Please work out how many lines include the word "think" in the entries, and reply with only the count.

BEGIN DATA EXTRACT

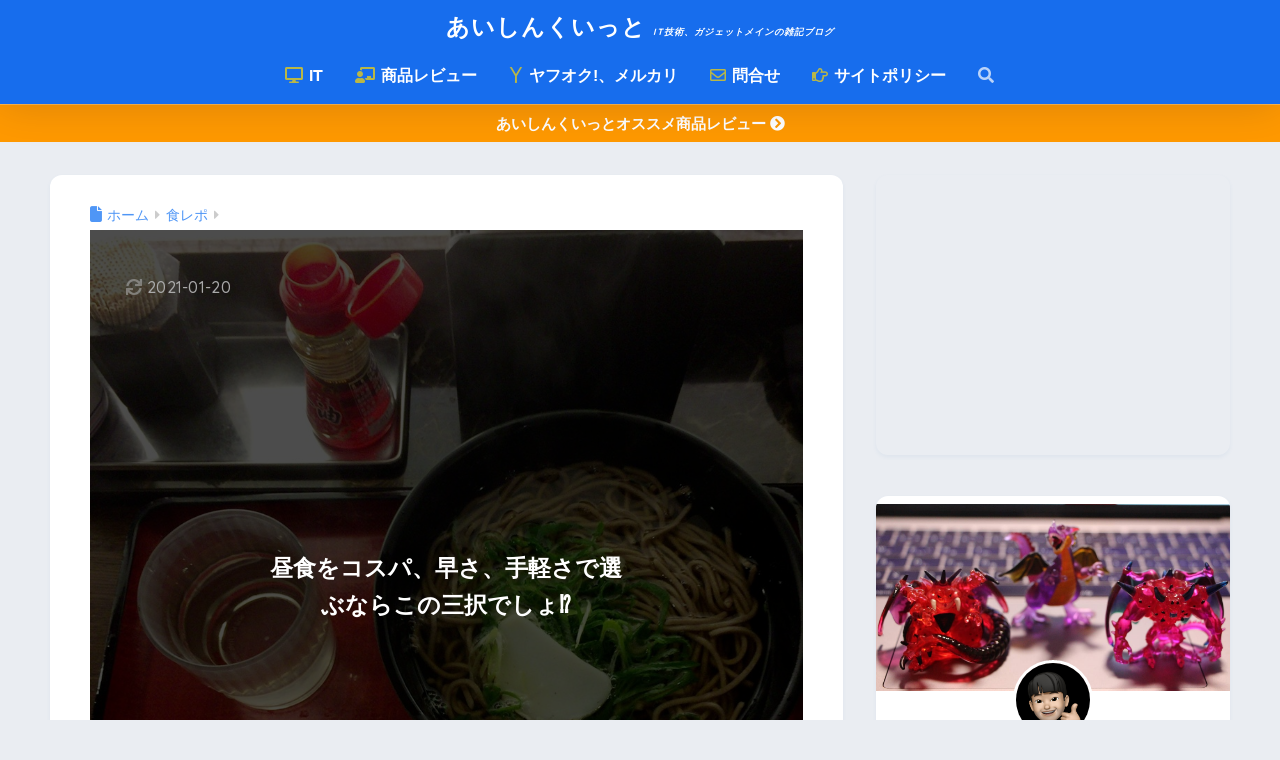

--- FILE ---
content_type: text/html; charset=utf-8
request_url: https://accounts.google.com/o/oauth2/postmessageRelay?parent=https%3A%2F%2Fi-think-it.net&jsh=m%3B%2F_%2Fscs%2Fabc-static%2F_%2Fjs%2Fk%3Dgapi.lb.en.2kN9-TZiXrM.O%2Fd%3D1%2Frs%3DAHpOoo_B4hu0FeWRuWHfxnZ3V0WubwN7Qw%2Fm%3D__features__
body_size: 160
content:
<!DOCTYPE html><html><head><title></title><meta http-equiv="content-type" content="text/html; charset=utf-8"><meta http-equiv="X-UA-Compatible" content="IE=edge"><meta name="viewport" content="width=device-width, initial-scale=1, minimum-scale=1, maximum-scale=1, user-scalable=0"><script src='https://ssl.gstatic.com/accounts/o/2580342461-postmessagerelay.js' nonce="xD-1rePiyXwPwyCeI4Zfzw"></script></head><body><script type="text/javascript" src="https://apis.google.com/js/rpc:shindig_random.js?onload=init" nonce="xD-1rePiyXwPwyCeI4Zfzw"></script></body></html>

--- FILE ---
content_type: text/html; charset=utf-8
request_url: https://www.google.com/recaptcha/api2/aframe
body_size: 268
content:
<!DOCTYPE HTML><html><head><meta http-equiv="content-type" content="text/html; charset=UTF-8"></head><body><script nonce="4UGQd-nbPAlTqz9X6IALhw">/** Anti-fraud and anti-abuse applications only. See google.com/recaptcha */ try{var clients={'sodar':'https://pagead2.googlesyndication.com/pagead/sodar?'};window.addEventListener("message",function(a){try{if(a.source===window.parent){var b=JSON.parse(a.data);var c=clients[b['id']];if(c){var d=document.createElement('img');d.src=c+b['params']+'&rc='+(localStorage.getItem("rc::a")?sessionStorage.getItem("rc::b"):"");window.document.body.appendChild(d);sessionStorage.setItem("rc::e",parseInt(sessionStorage.getItem("rc::e")||0)+1);localStorage.setItem("rc::h",'1768957331454');}}}catch(b){}});window.parent.postMessage("_grecaptcha_ready", "*");}catch(b){}</script></body></html>

--- FILE ---
content_type: application/javascript; charset=utf-8;
request_url: https://dalc.valuecommerce.com/app3?p=886160113&_s=https%3A%2F%2Fi-think-it.net%2Flauch-cost%2F&vf=iVBORw0KGgoAAAANSUhEUgAAAAMAAAADCAYAAABWKLW%2FAAAAMElEQVQYV2NkFGP4nxGlyqAx4QED40keof%2BrFSYyTItLYmDczdX1P%2BBZH4OlwAsGAPXmDXS%2BerVOAAAAAElFTkSuQmCC
body_size: 706
content:
vc_linkswitch_callback({"t":"69702592","r":"aXAlkgAHT9oSdCyjCooERAqKC5bY9A","ub":"aXAlkQAFyQwSdCyjCooFuwqKC%2FAYRA%3D%3D","vcid":"KEoO1-r5CMxOUajZatlG1vr7uPHP9sp1xXyVHdHhSqT1ZLtY8Stpqg","vcpub":"0.479194","s":3488976,"approach.yahoo.co.jp":{"a":"2695956","m":"2201292","g":"542ed05d8c"},"paypaystep.yahoo.co.jp":{"a":"2695956","m":"2201292","g":"542ed05d8c"},"mini-shopping.yahoo.co.jp":{"a":"2695956","m":"2201292","g":"542ed05d8c"},"shopping.geocities.jp":{"a":"2695956","m":"2201292","g":"542ed05d8c"},"l":4,"shopping.yahoo.co.jp":{"a":"2695956","m":"2201292","g":"542ed05d8c"},"p":886160113,"paypaymall.yahoo.co.jp":{"a":"2695956","m":"2201292","g":"542ed05d8c"}})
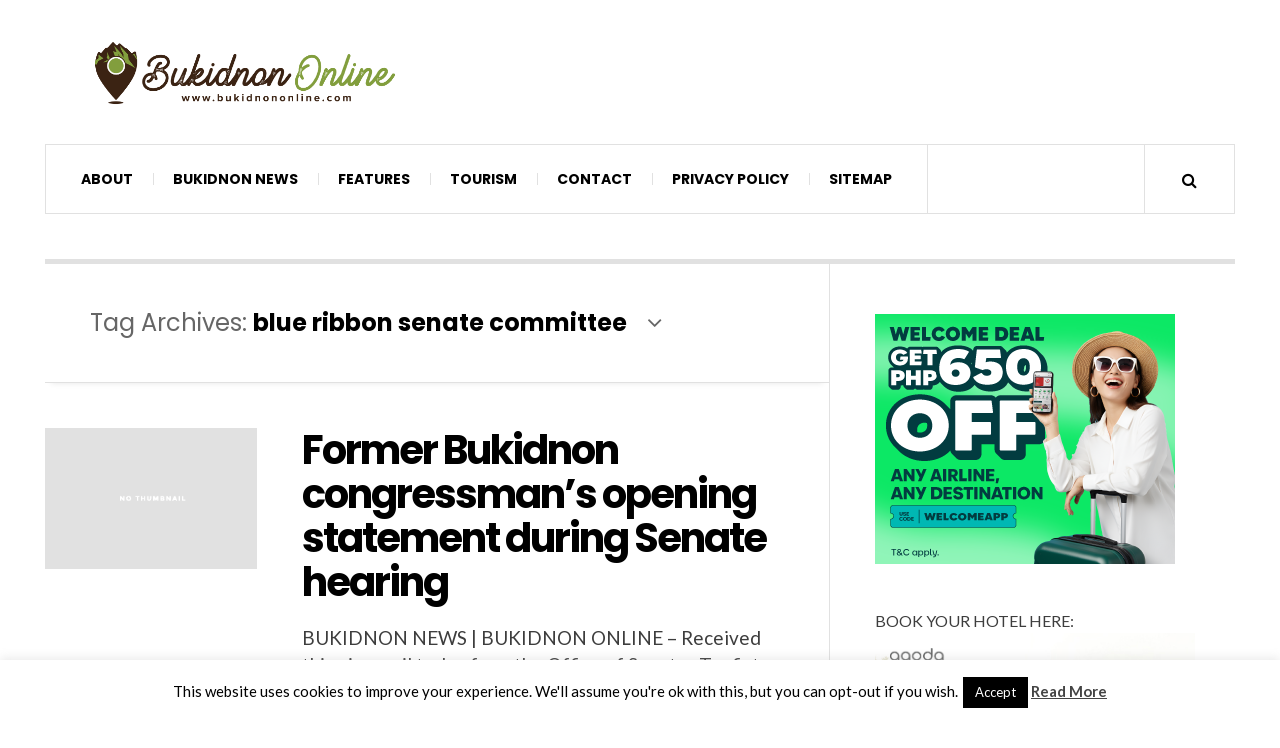

--- FILE ---
content_type: text/html; charset=utf-8
request_url: https://www.google.com/recaptcha/api2/aframe
body_size: 266
content:
<!DOCTYPE HTML><html><head><meta http-equiv="content-type" content="text/html; charset=UTF-8"></head><body><script nonce="ayRZvnnrsdYFiT5-dxuVJA">/** Anti-fraud and anti-abuse applications only. See google.com/recaptcha */ try{var clients={'sodar':'https://pagead2.googlesyndication.com/pagead/sodar?'};window.addEventListener("message",function(a){try{if(a.source===window.parent){var b=JSON.parse(a.data);var c=clients[b['id']];if(c){var d=document.createElement('img');d.src=c+b['params']+'&rc='+(localStorage.getItem("rc::a")?sessionStorage.getItem("rc::b"):"");window.document.body.appendChild(d);sessionStorage.setItem("rc::e",parseInt(sessionStorage.getItem("rc::e")||0)+1);localStorage.setItem("rc::h",'1769812486943');}}}catch(b){}});window.parent.postMessage("_grecaptcha_ready", "*");}catch(b){}</script></body></html>

--- FILE ---
content_type: application/javascript
request_url: https://t.dtscout.com/pv/?_a=v&_h=bukidnononline.com&_ss=44agb60k5a&_pv=1&_ls=0&_u1=1&_u3=1&_cc=us&_pl=d&_cbid=fopz&_cb=_dtspv.c
body_size: -281
content:
try{_dtspv.c({"b":"chrome@131"},'fopz');}catch(e){}

--- FILE ---
content_type: text/javascript;charset=UTF-8
request_url: https://whos.amung.us/pingjs/?k=gfbkwqyf0l&t=blue%20ribbon%20senate%20committee%20Archives%20-%20Bukidnon%20Online&c=d&x=https%3A%2F%2Fbukidnononline.com%2Ftag%2Fblue-ribbon-senate-committee%2F&y=&a=0&v=27&r=5110
body_size: -49
content:
WAU_r_d('1','gfbkwqyf0l',0);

END DATA EXTRACT

WRITTEN RESPONSE:
2